[RECORDS SUPPLIED]:
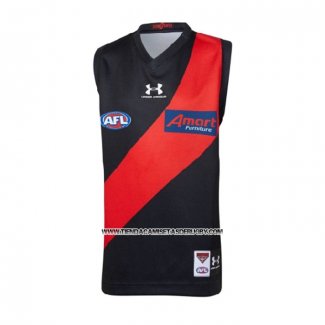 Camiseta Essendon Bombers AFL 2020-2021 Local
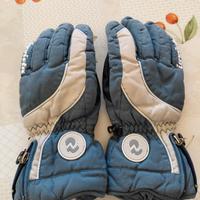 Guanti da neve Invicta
--
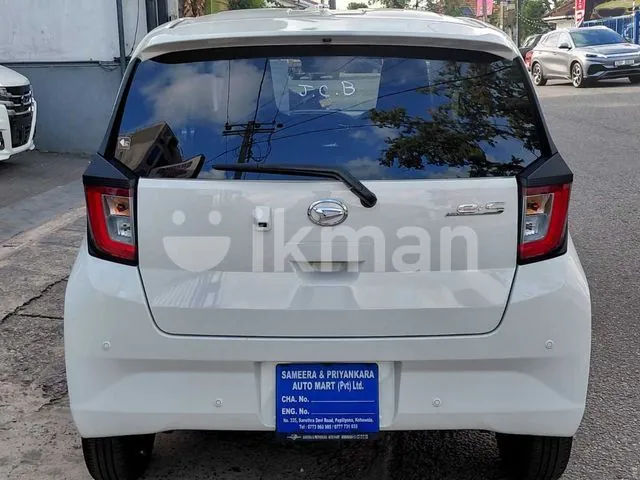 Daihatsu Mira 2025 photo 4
...
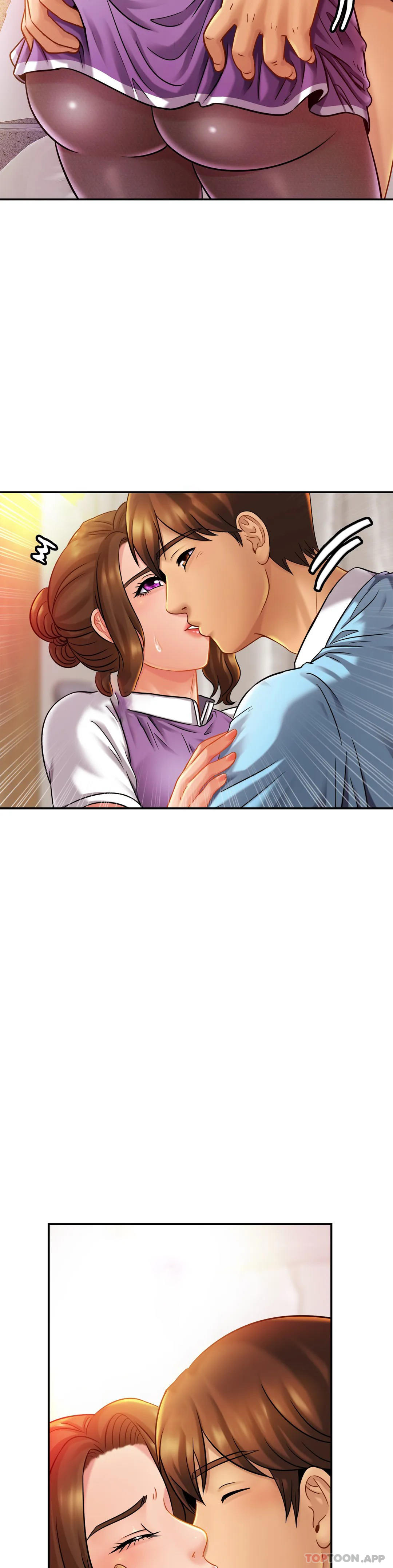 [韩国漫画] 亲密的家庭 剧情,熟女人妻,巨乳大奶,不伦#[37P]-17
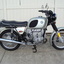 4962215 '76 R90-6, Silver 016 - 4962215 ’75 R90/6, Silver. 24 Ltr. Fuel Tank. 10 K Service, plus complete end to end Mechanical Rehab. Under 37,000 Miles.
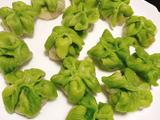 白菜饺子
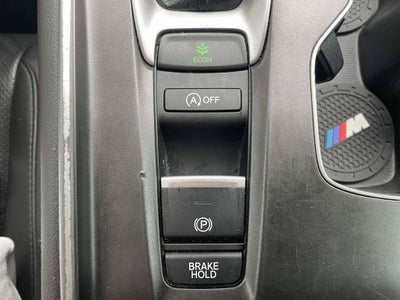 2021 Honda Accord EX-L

[TASK BRIEF]: Transcribe only the lines above that start at the line containing "4962215 '76 R90-6, Silver" and end at the line containing "2021 Honda Accord EX-L". Omit pictures.

[ANSWER SECTION]:
 4962215 '76 R90-6, Silver 016 - 4962215 ’75 R90/6, Silver. 24 Ltr. Fuel Tank. 10 K Service, plus complete end to end Mechanical Rehab. Under 37,000 Miles.
 白菜饺子
 2021 Honda Accord EX-L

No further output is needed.